A third of the arrests in the round-up which began three years ago were made in Britain, the policing agency said.
"Six-hundred-and-seventy suspects have been identified, 184 arrests have already been made and 230 children, the victims of these terrible crimes, have been identified and rescued from further harm," director Rob Wainwright told journalists.
"We expect these numbers to rise further," he said, adding: "This is already the biggest case of its kind we have ever seen."
The Europol operation targeted an online network that used a server based in the Netherlands and had almost 70,000 members worldwide at its height, officials said. A total 121 of the arrests were made in Britain.
Europol said the probe, dubbed Operation Rescue, started three years ago. The server involved had since been taken down and its operator appeared in a Dutch court on Tuesday.
The suspects were members of an online forum called boylover.net that promoted sex between adults and young boys, the policing agency said.
"The website attempted to operate as a discussion-only forum where people could share their sexual interest in young boys without committing any specific offences and operate below the radar," Peter Davies of Britain's Child Exploitation and Online Protection Centre told the press conference.
"Many members, however, having made contact on the site, moved on to more private channels such as e-mail to exchange and share illegal images and films of children being abused."
According to a Europol statement, computers seized from those arrested have yielded "huge quantities of child abuse images and videos".
Wainwright said this was "one of the most successful international police operations in recent years in what is probably the largest online paedophile network in the world."
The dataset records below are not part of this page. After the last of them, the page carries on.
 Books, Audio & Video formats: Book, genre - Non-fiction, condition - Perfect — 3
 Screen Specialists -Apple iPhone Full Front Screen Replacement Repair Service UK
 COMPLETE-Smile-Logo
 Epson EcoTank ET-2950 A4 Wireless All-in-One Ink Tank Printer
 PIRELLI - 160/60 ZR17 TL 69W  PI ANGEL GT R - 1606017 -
The oldest of the suspects arrested over the past three years was 84. The group included at least one woman.
One suspect, arrested in Spain, worked with children at summer camps and is believed to have abused more than 100 in five years.
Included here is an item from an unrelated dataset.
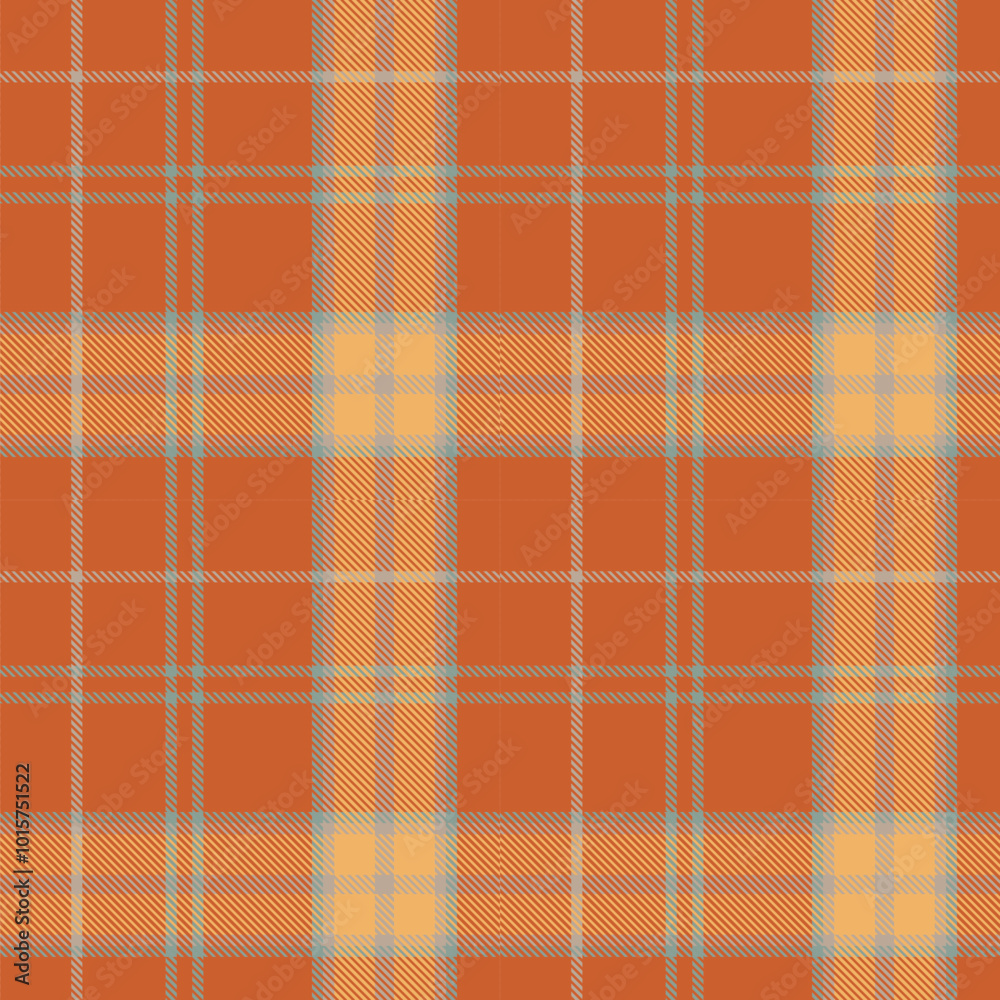 Plaid Tartan Seamless Pattern, Checkerboard Pattern for Shirt Printing, clothes, Dresses, Tablecloths, Blankets, Bedding, Paper, quilt, fabric and Other Textile Products Plaid Tartan Seamless Pattern, Checkerboard Pattern for Shirt Printing, clothes, Dresses, Tablecloths, Blankets, Bedding, Paper, quilt, fabric and Other Textile Products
Most of the suspects abused children "in their closest environment, in their families or friends or neighbourhood," said Cesar Lorenzana of Spain's Guardia Civil.
According to Davies, the suspects did not share a specific profile.
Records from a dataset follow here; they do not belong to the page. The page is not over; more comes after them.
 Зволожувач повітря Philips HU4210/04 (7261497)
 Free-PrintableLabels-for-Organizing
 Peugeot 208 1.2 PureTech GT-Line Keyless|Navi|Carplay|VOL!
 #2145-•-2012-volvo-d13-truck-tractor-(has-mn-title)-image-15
"There is no particular rule about the age, there is no particular rule about the walk of life they are in. There is no particular profile of someone who is a threat to children in this way," he said.
Wainwright said investigators had a breakthrough when Europol experts cracked the Dutch-based server's sophisticated security features in 2010 to uncover "this huge network".
Europol then issued more than 4,200 intelligence reports about the activities of the network to more than 30 countries, mostly in Europe, enabling them to track down offenders and their victims.
"Our work continues and we will not rest until all of the offenders have been identified," said Wainwright, adding the number of victims was also expected to rise "maybe even significantly".
Countries involved in the probe have included Australia, Belgium, Britain, Canada, Greece, Iceland, Italy, the Netherlands, New Zealand, Poland, Romania, Spain, and the United States.